● Problem
Copy the data below. Keep every line exactly as it is.
++++ The data
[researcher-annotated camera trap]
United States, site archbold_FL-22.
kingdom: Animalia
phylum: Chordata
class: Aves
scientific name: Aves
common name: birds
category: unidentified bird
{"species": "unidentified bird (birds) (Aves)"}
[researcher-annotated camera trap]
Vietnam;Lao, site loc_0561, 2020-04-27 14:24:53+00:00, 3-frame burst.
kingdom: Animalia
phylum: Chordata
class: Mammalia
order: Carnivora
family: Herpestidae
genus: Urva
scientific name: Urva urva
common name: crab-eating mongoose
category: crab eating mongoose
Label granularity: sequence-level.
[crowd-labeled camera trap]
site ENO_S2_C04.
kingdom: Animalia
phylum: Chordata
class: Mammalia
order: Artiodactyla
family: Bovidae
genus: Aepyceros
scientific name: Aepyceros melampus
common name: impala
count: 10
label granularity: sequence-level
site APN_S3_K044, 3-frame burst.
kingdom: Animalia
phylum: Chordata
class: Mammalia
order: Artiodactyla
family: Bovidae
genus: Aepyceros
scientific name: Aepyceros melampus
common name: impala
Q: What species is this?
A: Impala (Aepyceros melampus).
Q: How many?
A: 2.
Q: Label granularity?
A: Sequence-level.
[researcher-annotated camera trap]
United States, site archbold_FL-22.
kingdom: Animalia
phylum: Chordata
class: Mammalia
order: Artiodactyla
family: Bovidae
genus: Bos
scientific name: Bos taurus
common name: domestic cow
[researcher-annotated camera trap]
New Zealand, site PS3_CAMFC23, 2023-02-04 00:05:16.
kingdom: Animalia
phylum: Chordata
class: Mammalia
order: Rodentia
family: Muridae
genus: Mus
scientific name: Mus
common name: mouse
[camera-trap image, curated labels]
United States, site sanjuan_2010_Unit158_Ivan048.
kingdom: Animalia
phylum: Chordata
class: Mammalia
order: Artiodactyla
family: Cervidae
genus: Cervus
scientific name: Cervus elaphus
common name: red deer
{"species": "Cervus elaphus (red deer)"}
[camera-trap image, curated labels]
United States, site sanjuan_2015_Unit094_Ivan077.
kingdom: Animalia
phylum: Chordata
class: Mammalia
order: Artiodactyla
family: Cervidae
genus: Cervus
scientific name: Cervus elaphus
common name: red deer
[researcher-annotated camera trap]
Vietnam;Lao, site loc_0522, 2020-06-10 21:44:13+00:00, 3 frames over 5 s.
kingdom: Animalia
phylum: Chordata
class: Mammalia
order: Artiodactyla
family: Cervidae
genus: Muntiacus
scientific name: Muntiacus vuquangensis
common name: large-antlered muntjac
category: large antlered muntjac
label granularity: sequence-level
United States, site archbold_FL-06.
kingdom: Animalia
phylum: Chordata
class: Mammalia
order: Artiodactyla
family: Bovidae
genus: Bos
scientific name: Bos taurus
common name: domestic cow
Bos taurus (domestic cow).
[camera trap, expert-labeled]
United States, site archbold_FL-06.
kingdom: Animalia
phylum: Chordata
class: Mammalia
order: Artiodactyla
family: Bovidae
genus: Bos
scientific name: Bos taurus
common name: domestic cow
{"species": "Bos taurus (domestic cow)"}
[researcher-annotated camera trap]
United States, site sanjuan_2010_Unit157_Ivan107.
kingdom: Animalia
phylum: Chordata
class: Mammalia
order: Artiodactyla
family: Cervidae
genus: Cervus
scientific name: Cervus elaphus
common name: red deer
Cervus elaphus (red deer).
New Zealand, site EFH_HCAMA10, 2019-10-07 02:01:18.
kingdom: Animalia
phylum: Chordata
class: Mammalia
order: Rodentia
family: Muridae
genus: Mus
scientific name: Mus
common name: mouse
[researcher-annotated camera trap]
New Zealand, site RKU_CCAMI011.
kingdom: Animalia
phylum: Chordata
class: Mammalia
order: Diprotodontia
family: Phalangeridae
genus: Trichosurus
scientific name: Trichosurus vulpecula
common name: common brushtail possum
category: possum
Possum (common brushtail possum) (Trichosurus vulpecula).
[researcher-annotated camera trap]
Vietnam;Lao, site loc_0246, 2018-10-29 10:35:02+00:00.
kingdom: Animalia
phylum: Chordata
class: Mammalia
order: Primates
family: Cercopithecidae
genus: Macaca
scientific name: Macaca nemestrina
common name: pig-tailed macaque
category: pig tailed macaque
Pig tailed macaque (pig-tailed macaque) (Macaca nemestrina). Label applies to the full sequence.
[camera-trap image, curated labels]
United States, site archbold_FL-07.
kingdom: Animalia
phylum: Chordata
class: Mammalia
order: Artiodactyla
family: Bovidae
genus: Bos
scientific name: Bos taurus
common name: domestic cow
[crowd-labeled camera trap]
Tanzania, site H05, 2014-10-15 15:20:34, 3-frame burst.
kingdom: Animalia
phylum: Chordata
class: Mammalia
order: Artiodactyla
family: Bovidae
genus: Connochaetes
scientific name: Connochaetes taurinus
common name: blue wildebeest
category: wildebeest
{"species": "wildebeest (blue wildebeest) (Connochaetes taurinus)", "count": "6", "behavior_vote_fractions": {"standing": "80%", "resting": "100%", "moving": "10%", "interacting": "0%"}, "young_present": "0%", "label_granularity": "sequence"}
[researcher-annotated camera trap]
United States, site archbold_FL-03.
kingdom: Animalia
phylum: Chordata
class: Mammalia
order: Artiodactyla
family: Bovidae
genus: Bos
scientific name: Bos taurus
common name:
++++++++
● Answer to the problem
[researcher-annotated camera trap]
United States, site archbold_FL-22.
kingdom: Animalia
phylum: Chordata
class: Aves
scientific name: Aves
common name: birds
category: unidentified bird
{"species": "unidentified bird (birds) (Aves)"}
[researcher-annotated camera trap]
Vietnam;Lao, site loc_0561, 2020-04-27 14:24:53+00:00, 3-frame burst.
kingdom: Animalia
phylum: Chordata
class: Mammalia
order: Carnivora
family: Herpestidae
genus: Urva
scientific name: Urva urva
common name: crab-eating mongoose
category: crab eating mongoose
Label granularity: sequence-level.
[crowd-labeled camera trap]
site ENO_S2_C04.
kingdom: Animalia
phylum: Chordata
class: Mammalia
order: Artiodactyla
family: Bovidae
genus: Aepyceros
scientific name: Aepyceros melampus
common name: impala
count: 10
label granularity: sequence-level
site APN_S3_K044, 3-frame burst.
kingdom: Animalia
phylum: Chordata
class: Mammalia
order: Artiodactyla
family: Bovidae
genus: Aepyceros
scientific name: Aepyceros melampus
common name: impala
Q: What species is this?
A: Impala (Aepyceros melampus).
Q: How many?
A: 2.
Q: Label granularity?
A: Sequence-level.
[researcher-annotated camera trap]
United States, site archbold_FL-22.
kingdom: Animalia
phylum: Chordata
class: Mammalia
order: Artiodactyla
family: Bovidae
genus: Bos
scientific name: Bos taurus
common name: domestic cow
[researcher-annotated camera trap]
New Zealand, site PS3_CAMFC23, 2023-02-04 00:05:16.
kingdom: Animalia
phylum: Chordata
class: Mammalia
order: Rodentia
family: Muridae
genus: Mus
scientific name: Mus
common name: mouse
[camera-trap image, curated labels]
United States, site sanjuan_2010_Unit158_Ivan048.
kingdom: Animalia
phylum: Chordata
class: Mammalia
order: Artiodactyla
family: Cervidae
genus: Cervus
scientific name: Cervus elaphus
common name: red deer
{"species": "Cervus elaphus (red deer)"}
[camera-trap image, curated labels]
United States, site sanjuan_2015_Unit094_Ivan077.
kingdom: Animalia
phylum: Chordata
class: Mammalia
order: Artiodactyla
family: Cervidae
genus: Cervus
scientific name: Cervus elaphus
common name: red deer
[researcher-annotated camera trap]
Vietnam;Lao, site loc_0522, 2020-06-10 21:44:13+00:00, 3 frames over 5 s.
kingdom: Animalia
phylum: Chordata
class: Mammalia
order: Artiodactyla
family: Cervidae
genus: Muntiacus
scientific name: Muntiacus vuquangensis
common name: large-antlered muntjac
category: large antlered muntjac
label granularity: sequence-level
United States, site archbold_FL-06.
kingdom: Animalia
phylum: Chordata
class: Mammalia
order: Artiodactyla
family: Bovidae
genus: Bos
scientific name: Bos taurus
common name: domestic cow
Bos taurus (domestic cow).
[camera trap, expert-labeled]
United States, site archbold_FL-06.
kingdom: Animalia
phylum: Chordata
class: Mammalia
order: Artiodactyla
family: Bovidae
genus: Bos
scientific name: Bos taurus
common name: domestic cow
{"species": "Bos taurus (domestic cow)"}
[researcher-annotated camera trap]
United States, site sanjuan_2010_Unit157_Ivan107.
kingdom: Animalia
phylum: Chordata
class: Mammalia
order: Artiodactyla
family: Cervidae
genus: Cervus
scientific name: Cervus elaphus
common name: red deer
Cervus elaphus (red deer).
New Zealand, site EFH_HCAMA10, 2019-10-07 02:01:18.
kingdom: Animalia
phylum: Chordata
class: Mammalia
order: Rodentia
family: Muridae
genus: Mus
scientific name: Mus
common name: mouse
[researcher-annotated camera trap]
New Zealand, site RKU_CCAMI011.
kingdom: Animalia
phylum: Chordata
class: Mammalia
order: Diprotodontia
family: Phalangeridae
genus: Trichosurus
scientific name: Trichosurus vulpecula
common name: common brushtail possum
category: possum
Possum (common brushtail possum) (Trichosurus vulpecula).
[researcher-annotated camera trap]
Vietnam;Lao, site loc_0246, 2018-10-29 10:35:02+00:00.
kingdom: Animalia
phylum: Chordata
class: Mammalia
order: Primates
family: Cercopithecidae
genus: Macaca
scientific name: Macaca nemestrina
common name: pig-tailed macaque
category: pig tailed macaque
Pig tailed macaque (pig-tailed macaque) (Macaca nemestrina). Label applies to the full sequence.
[camera-trap image, curated labels]
United States, site archbold_FL-07.
kingdom: Animalia
phylum: Chordata
class: Mammalia
order: Artiodactyla
family: Bovidae
genus: Bos
scientific name: Bos taurus
common name: domestic cow
[crowd-labeled camera trap]
Tanzania, site H05, 2014-10-15 15:20:34, 3-frame burst.
kingdom: Animalia
phylum: Chordata
class: Mammalia
order: Artiodactyla
family: Bovidae
genus: Connochaetes
scientific name: Connochaetes taurinus
common name: blue wildebeest
category: wildebeest
{"species": "wildebeest (blue wildebeest) (Connochaetes taurinus)", "count": "6", "behavior_vote_fractions": {"standing": "80%", "resting": "100%", "moving": "10%", "interacting": "0%"}, "young_present": "0%", "label_granularity": "sequence"}
[researcher-annotated camera trap]
United States, site archbold_FL-03.
kingdom: Animalia
phylum: Chordata
class: Mammalia
order: Artiodactyla
family: Bovidae
genus: Bos
scientific name: Bos taurus
common name:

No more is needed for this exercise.